Muito se tem perguntado sobre as verdadeiras opiniões de Jung a respeito do gnosticismo. Ao que parece, bem antes de os modernos comentadores dessa disciplina terem chegado à conclusão de que o gnosticismo nunca foi uma heresia, como queria a Igreja Romana, mas sim uma experiência espiritual individual que se propôs justificar a doutrina cristã a partir dos ensinamentos da filosofia defendida pelos neoplatônicos, Jung já se recusava a classificar as ideias gnósticas como heréticas ou destinadas a contradizer o credo cristão na sua forma original.  Para Jung os filósofos gnósticos eram apenas pessoas de grande sensibilidade, videntes que “pescavam” no inconsciente coletivo da humanidade uma gama de símbolos e arquétipos compartilhados por todos os povos do mundo, em todos os tempos, para dar sentido às suas inspirações. Por isso, quando lhe perguntaram se o gnosticismo era uma filosofia ou simplesmente um conjunto de mitos e concepções esotéricas sem sentido, ele respondeu que, na sua opinião, os gnósticos não eram místicos que compunham meras fantasias religiosas,  mas que eles trabalhavam com coisas muito reais, existentes nas experiências interiores das pessoas. Assim, ele identificou nas bizarras teses do gnosticismo uma forma original e poderosa de expressão da mente humana, naquilo que ela tem de mais profundo e primordial, que é a sua estrutura arquetípica. O gnosticismo, dizia Jung, em contraponto com o aristotelismo, admitido pelo Vaticano como a única formulação filosófica que se adaptava ao cristianismo, era uma experiência psíquica na qual o homem procurava vivenciar a plenitude do Ser, sem cogitar da forma, ou do caminho que essa experiência  adotasse.
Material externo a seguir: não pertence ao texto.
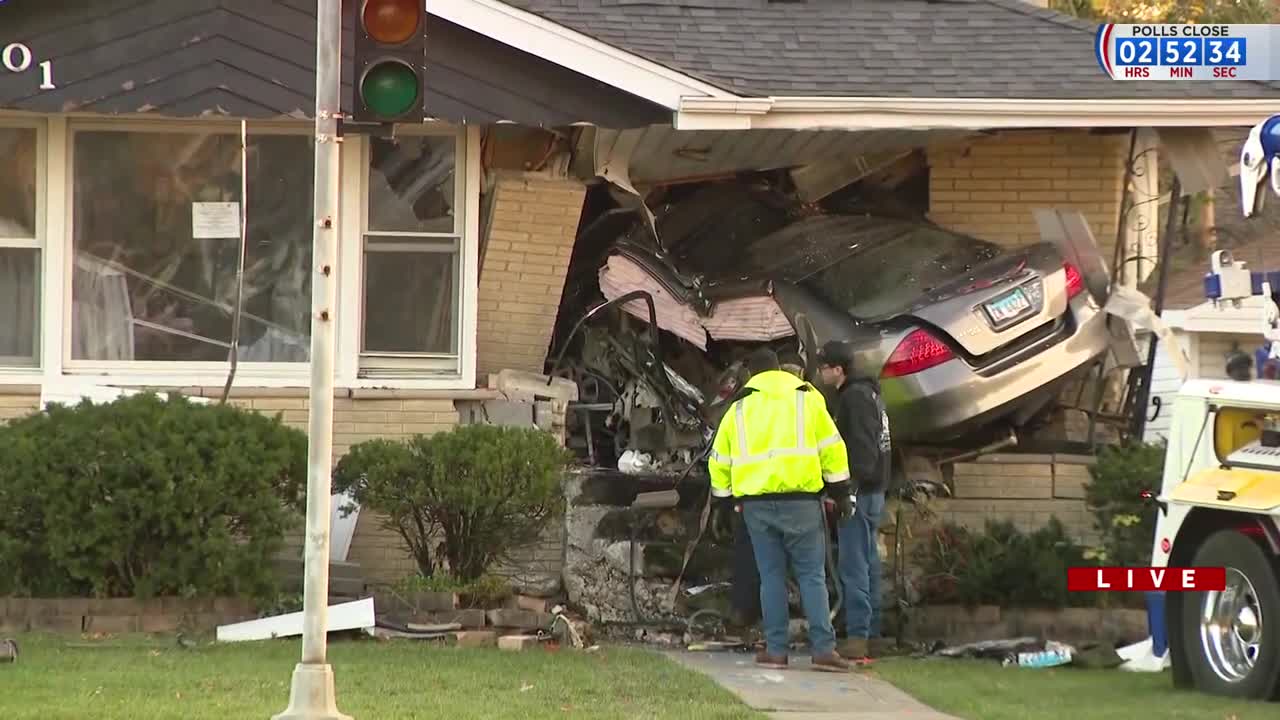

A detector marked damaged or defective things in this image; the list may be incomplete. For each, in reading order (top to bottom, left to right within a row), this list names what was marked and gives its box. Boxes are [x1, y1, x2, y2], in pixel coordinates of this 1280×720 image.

shattered wall [478, 171, 588, 376]
overturned vehicle [548, 177, 1112, 476]
crashed silver car [592, 210, 1112, 444]
shattered wall [924, 132, 1128, 262]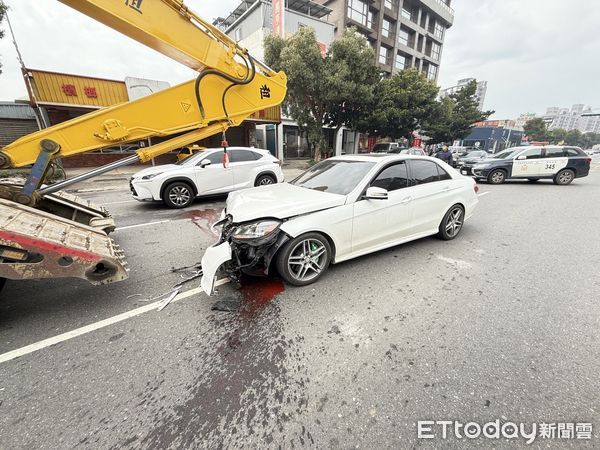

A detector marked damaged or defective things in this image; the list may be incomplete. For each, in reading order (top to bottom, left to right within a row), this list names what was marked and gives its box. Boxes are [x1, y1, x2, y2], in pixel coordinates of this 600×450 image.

damaged car bumper [199, 214, 288, 296]
crashed car front end [200, 214, 290, 296]
broken headlight housing [233, 220, 282, 241]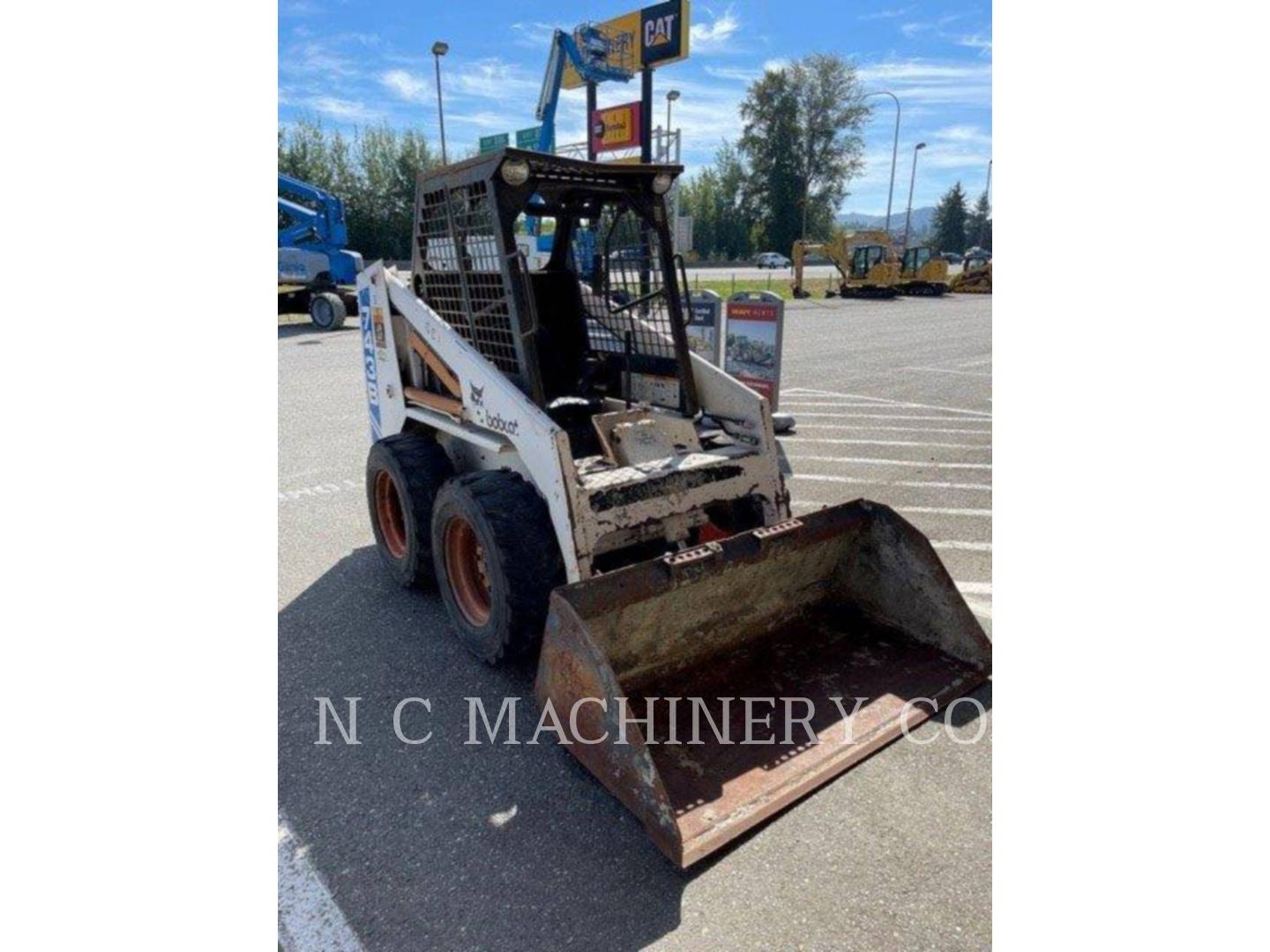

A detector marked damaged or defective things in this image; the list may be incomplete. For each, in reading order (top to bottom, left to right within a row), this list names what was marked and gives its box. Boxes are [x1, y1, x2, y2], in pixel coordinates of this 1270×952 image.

Por isso a oposição, que desde logo lhe fez a Igreja de Roma, cujo credo tinha pretensões de ser o único caminho certo para a união do homem com Deus.
 
Jung pagou caro por essas opiniões a respeito do gnosticismo. Afinal, na altura em que ele as manifestou, ainda era de se temer a opinião oficial, defendida pela ortodoxia cristã, de que o gnosticismo não passava de uma heresia, ou quando muito, de delírios metafísicos de uma plêiade de escritores místicos, inspirados pelo neoplatonismo. Até hoje existe quem carimbe o trabalho de Jung de “não científico” em razão de suas opiniões a respeito dessa matéria, pois segundo os cristãos ortodoxos, o gnosticismo não era coisa séria; em consequência, quem o tomasse para base de qualquer trabalho científico também não o seria.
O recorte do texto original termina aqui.